Robert Frost


A picture of the author Robert Frost

Four time recipient of the Pulitzer Prize for Poetry, Robert Frost (1874 - 1963) was, and remains, an icon on the American literary landscape. Though born in San Francisco, he is closely identified with New England and his poems dealing with rural life. We feature Frost in Pulitzer Prize Winners.

My favorite story about Robert Frost was told by a visiting professor while I was in college. It's a story worth sharing . . .

When Frost was 86 years old, he was honored by president-elect John F. Kennedy to read at his Jan 20, 1961 inauguration. Frost was reportedly quite fond of J.F.K. and labored to write a special poem for the event. The words did not come easily. I think we have all been in that situation, where the desperation of desire complicates the task. The chore was made more difficult by the fact that Frost was nearing the end of his life and was no longer at the height of his powers. Still he labored and eventually produced a new poem for Kennedy's inauguration.

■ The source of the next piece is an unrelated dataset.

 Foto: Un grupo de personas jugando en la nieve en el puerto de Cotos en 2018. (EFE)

When the day of the inauguration approached, so did inclement weather. Snow started to fall on the afternoon of January 19th, with wind gusts from 20-25 miles per hour as the temperatures dropped into the 20s. The snow continued into the 20th, dropping 8 inches of snow. The city rallied to prepare for the inauguration, with volunteers taking to the streets to clear the snow. When the 21st dawned, the stage was set:

By sunrise, the snow had ended and the skies were clearing, but the day remained bitter cold ... [D]espite the cold, a large crowd turned out for the swearing-in ceremony and inaugural parade. At noon, the temperature was only 22°F and the wind was blowing from the northwest at 19 mph, making it feel like the temperature was 7°F above zero.

When Frost took to the stage, the old man -- blessed with rare sensibility and the wisdom of age -- understood that his poem had come up short. If it were disappointing to him, would it not be disappointing to the President, indeed to all? As he stood at the lectern to read his poem, Dedication, a strong gust of wind came along and the old man purposefully loosened his grip, releasing the newly composed poem to the wind. After which, from memory, he recited the poem recorded in history, The Gift Outright, a poem that was written in the 1930s and published in 1942.

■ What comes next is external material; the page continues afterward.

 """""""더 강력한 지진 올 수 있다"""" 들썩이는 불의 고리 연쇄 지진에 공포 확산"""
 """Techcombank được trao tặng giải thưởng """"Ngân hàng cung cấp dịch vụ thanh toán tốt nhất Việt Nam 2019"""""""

I do not know whether this account of events is true or not. I suspect it is not. But who, upon hearing it, would prefer the truth instead?

Robert Lee Frost died on January 29, 1963 in Boston, Massachusetts. He was buried with his wife Elinor -- his co-valedictorian high school sweetheart, who passed away in 1938 -- and other family members. He rests in Bennington, Vermont in the Old Bennington Cemetery. Frost's gravestone bares the inscription, “I had a lover's quarrel with the world.”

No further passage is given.